TUESDAY, Oct. 26 (HealthDay News) -- Patients with colorectal cancer who have the KRAS codon 13-mutated tumor type respond better to treatment with cetuximab than patients with other KRAS-mutated tumor types, according to a study in the Oct. 27 issue of the Journal of the American Medical Association.
Wendy De Roock, M.D., of the University of Leuven in Belgium, and colleagues assembled data on 579 patients with chemotherapy-refractory colorectal cancer who received the anti-epidermal growth factor receptor monoclonal antibody cetuximab during 2001 to 2008 in one of seven clinical trials or in independent treatment. The researchers analyzed the pooled data to correlate KRAS codon 12- and codon 13-mutated tumor types with overall and progression-free survival. The researchers also studied the effects of the mutations in vitro in isogenic cell lines with wild-type KRAS, p.G12V, or p.G13D mutant alleles treated with cetuximab.
══════════
:: PROMPT 1 ::
Write out the news report on cetuximab word for word, beginning at the words "Wendy De Roock, M.D., of" and stopping after "treated with cetuximab.".
:: PROMPT 2 ::
Summarize the news report on cetuximab in two sentences.
:: PROMPT 3 ::
Extend the news report on cetuximab from its last sentence.
You won't need the rows to do any of this.

[Stored items]
══════════
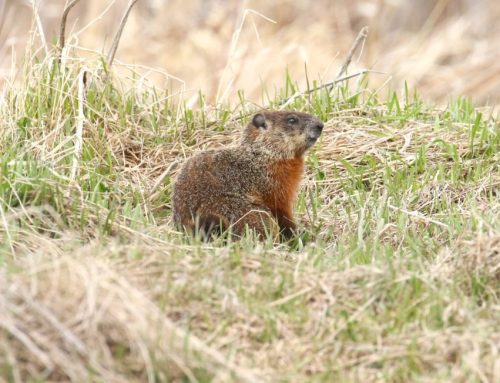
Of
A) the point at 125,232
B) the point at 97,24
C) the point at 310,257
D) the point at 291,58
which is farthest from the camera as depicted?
══════════
:: RESULT 1 ::
Wendy De Roock, M.D., of the University of Leuven in Belgium, and colleagues assembled data on 579 patients with chemotherapy-refractory colorectal cancer who received the anti-epidermal growth factor receptor monoclonal antibody cetuximab during 2001 to 2008 in one of seven clinical trials or in independent treatment. The researchers analyzed the pooled data to correlate KRAS codon 12- and codon 13-mutated tumor types with overall and progression-free survival. The researchers also studied the effects of the mutations in vitro in isogenic cell lines with wild-type KRAS, p.G12V, or p.G13D mutant alleles treated with cetuximab.

:: RESULT 2 ::
A study in the Oct. 27 issue of the Journal of the American Medical Association found that colorectal cancer patients with KRAS codon 13-mutated tumors respond better to cetuximab than patients with other KRAS-mutated tumor types. The researchers pooled data on 579 patients with chemotherapy-refractory colorectal cancer treated with cetuximab from 2001 to 2008 to correlate codon 12 and codon 13 mutations with survival, and they also studied the mutations' effects in cell lines treated with cetuximab.

:: RESULT 3 ::
The investigators found that, compared to other KRAS tumor types, the patients with p.G13D-mutated tumors who were treated with cetuximab had longer overall survival (median, 7.6 versus 5.7 months), and longer progression-free survival (median, 4.0 versus 1.9 months). In vitro and mouse model analysis found that p.G13D-mutated cells and KRAS wild-type cells were sensitive to cetuximab, while p.G12V-mutated colorectal cells were insensitive.
"In this analysis, use of cetuximab was associated with longer overall and progression-free survival among patients with chemotherapy-refractory colorectal cancer with p.G13D-mutated tumors than with other KRAS-mutated tumors. Evaluation of cetuximab therapy in these tumors in prospective randomized trials may be warranted," the authors write.
Several study authors disclosed financial ties to pharmaceutical companies.